O laudo afirma que essas medidas são compatíveis com o ambiente carcerário em que Bolsonaro se encontra. Conforme os médicos, as comorbidades apresentadas por Bolsonaro “não ensejam, no momento, necessidade de transferência” para um hospital.

Laudo vai embasar decisão sobre prisão domiciliar

A avaliação no ex-presidente foi feita no dia 20 de janeiro, determinada pelo ministro Alexandre de Moraes, do Supremo Tribunal Federal (STF). O laudo vai embasar decisão do magistrado sobre um pedido da defesa por regime domiciliar.

Veja fotos da cela na Papudinha

Continua depois da publicidade

Bolsonaro disse que Papudinha é melhor que antiga prisão

Ainda conforme o relatório, Bolsonaro relatou que o ambiente de custódia da Papudinha é melhor do que o da antiga prisão, na sala da Superintendência da PF. Segundo o ex-presidente, o espaço para circulação é maior e a limpeza do local é “satisfatória”.

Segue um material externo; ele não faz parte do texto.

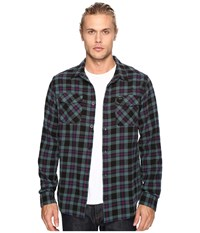 Rvca That'll Work Flannel Long Sleeve Pirate Black Men's Clothing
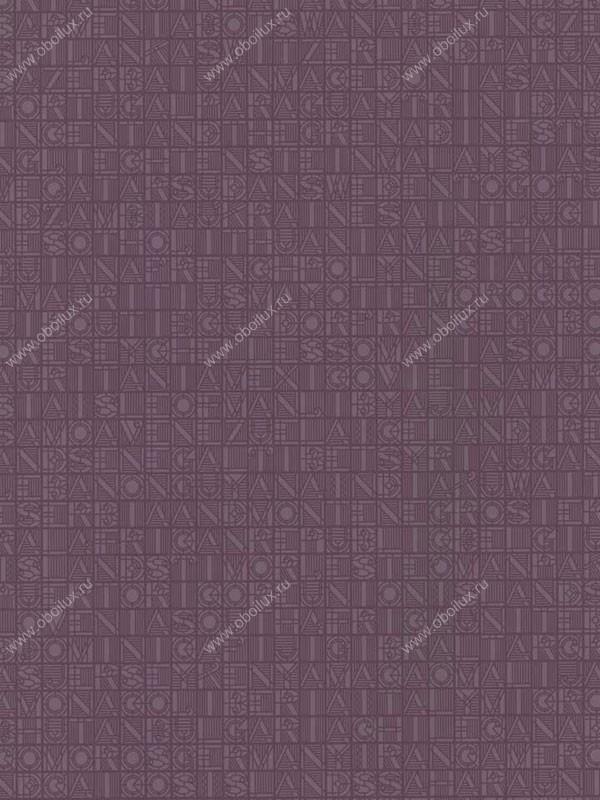 Английские обои Graham & Brown,  коллекция Basso & Brooke, артикул18341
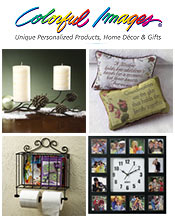 Image of decorative home ideas from Colorful Images catalog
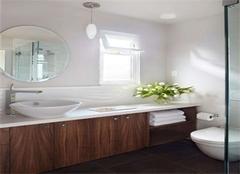 连洗面盆的最佳高度尺寸都不知道还装什么卫生间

Bolsonaro disse, ainda, que não se incomoda com ruídos, apesar de obras na unidade. Quando esteve na Superintendência da PF, Bolsonaro se queixava com frequência de barulhos do sistema de ar-condicionado.

Equilíbrio emocional

O ex-presidente também relatou aos médicos que busca se manter emocionalmente “equilibrado” na Papudinha, mas que tem “maior preocupação” com a filha menor de idade, com a enteada e com a esposa, Michelle Bolsonaro (PL). E que negou acompanhamento psiquiátrico ou psicológico, mas tem recebido visitas de um pastor, o que considera “relevante para a sua prática religiosa”.

“[Bolsonaro] não apresentou queixas compatíveis com sentimentos de menos-valia, desesperança ou anedonia”, diz o laudo médico.